Task description »
Exact copy, no pictures: reproduce every record below as it stands.
#####
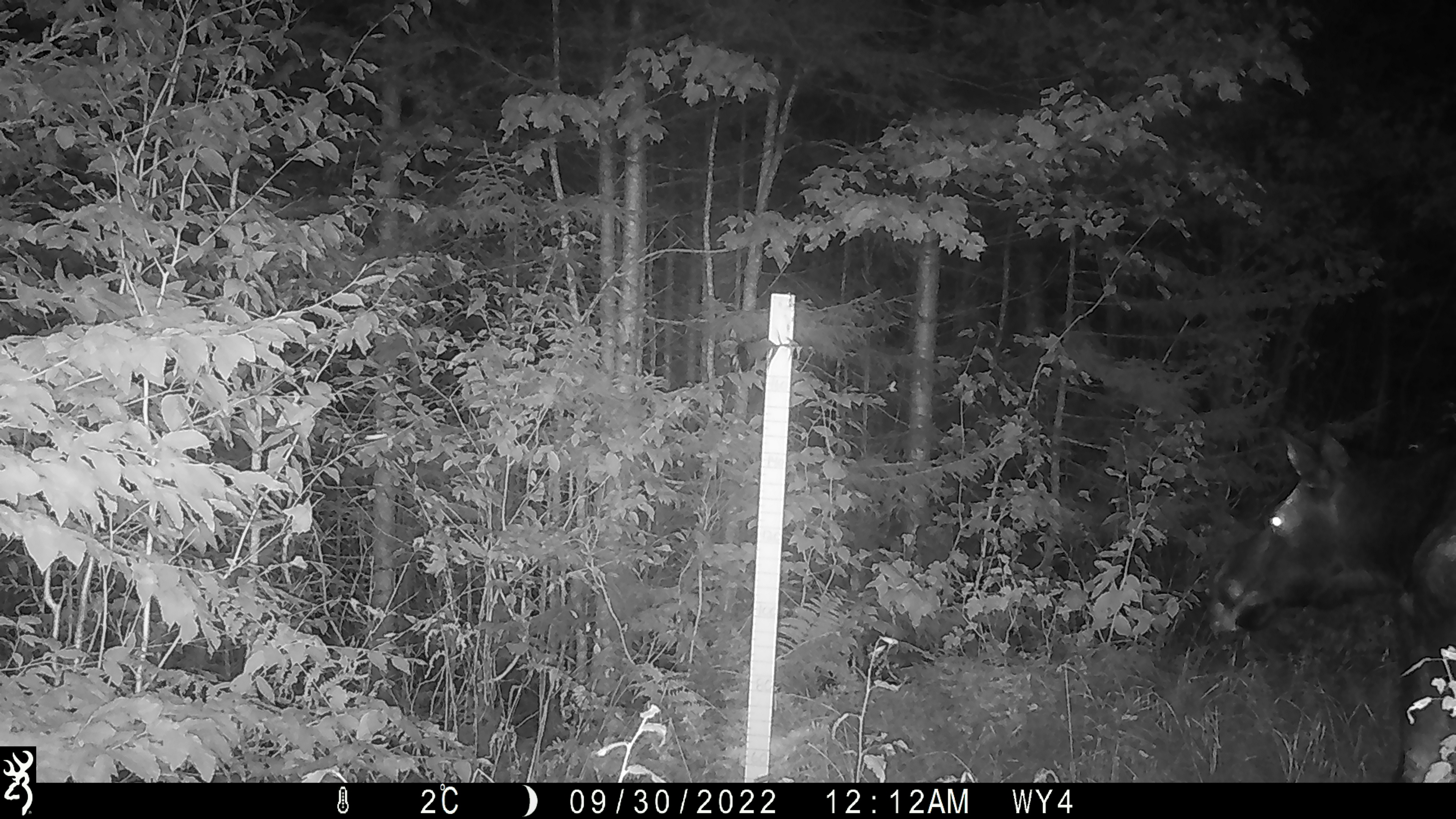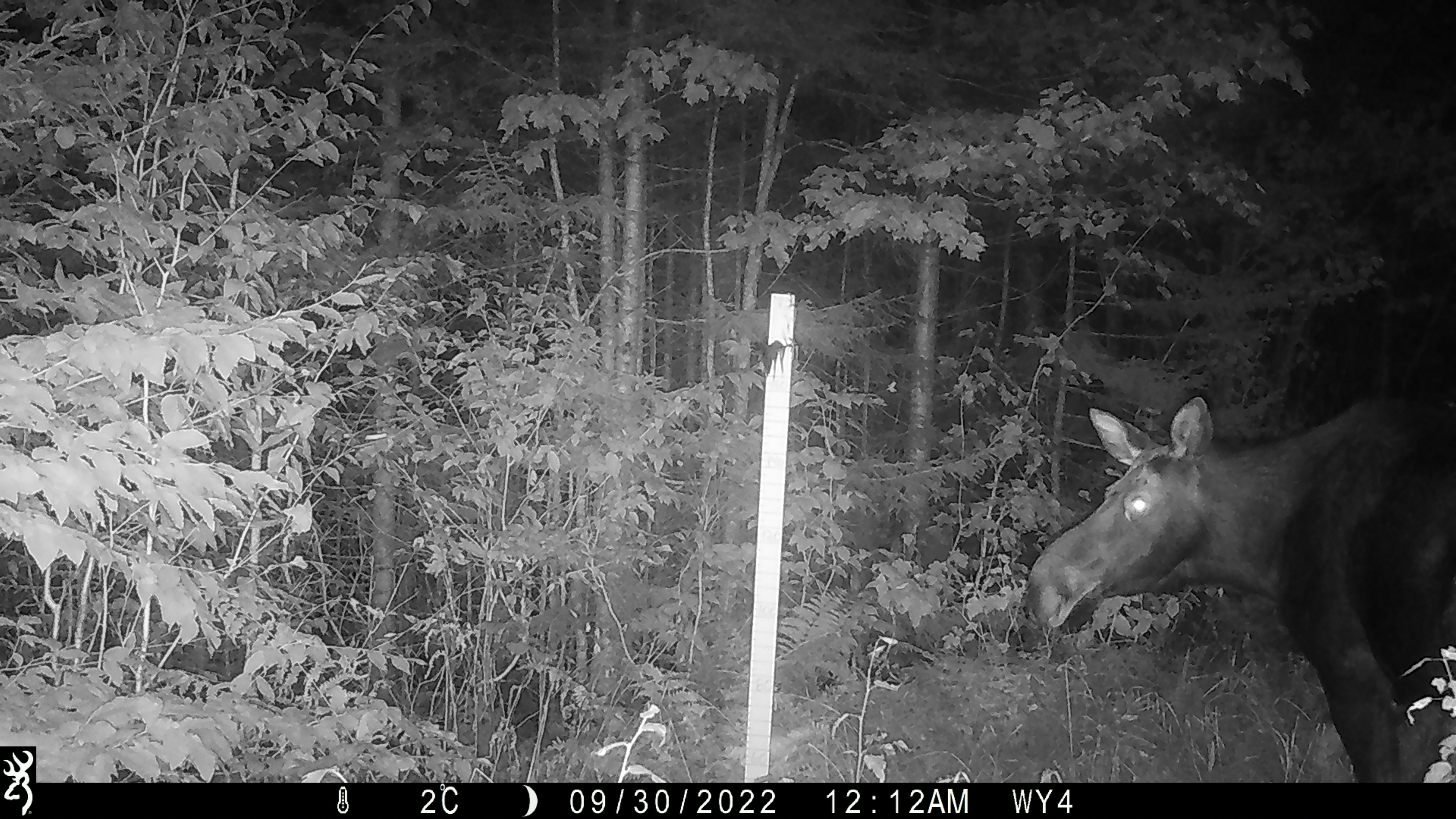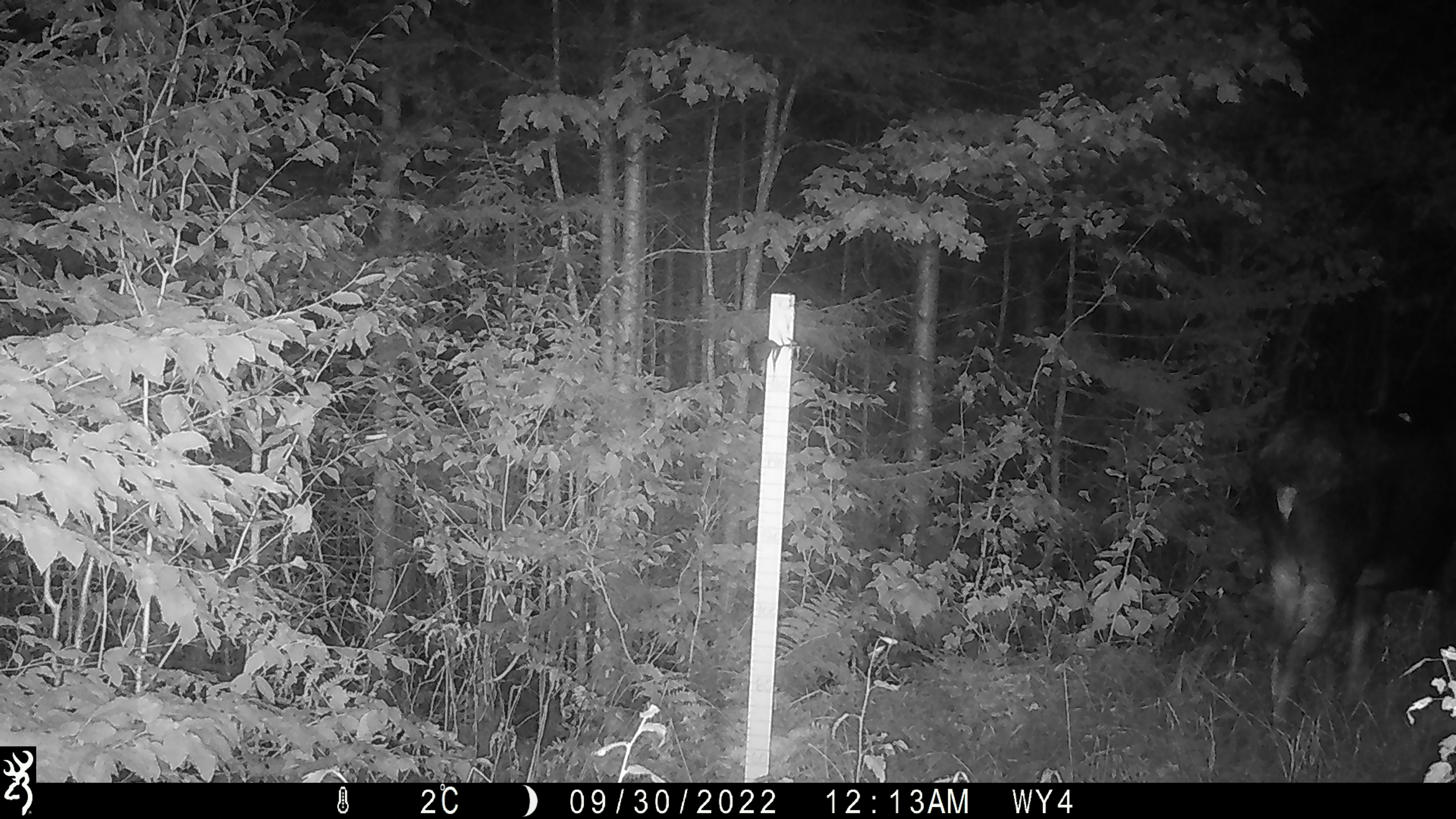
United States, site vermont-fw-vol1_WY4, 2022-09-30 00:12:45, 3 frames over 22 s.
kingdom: Animalia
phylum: Chordata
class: Mammalia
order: Artiodactyla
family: Cervidae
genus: Alces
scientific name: Alces alces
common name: moose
#####
Output for this exercise »
United States, site vermont-fw-vol1_WY4, 2022-09-30 00:12:45, 3 frames over 22 s.
kingdom: Animalia
phylum: Chordata
class: Mammalia
order: Artiodactyla
family: Cervidae
genus: Alces
scientific name: Alces alces
common name: moose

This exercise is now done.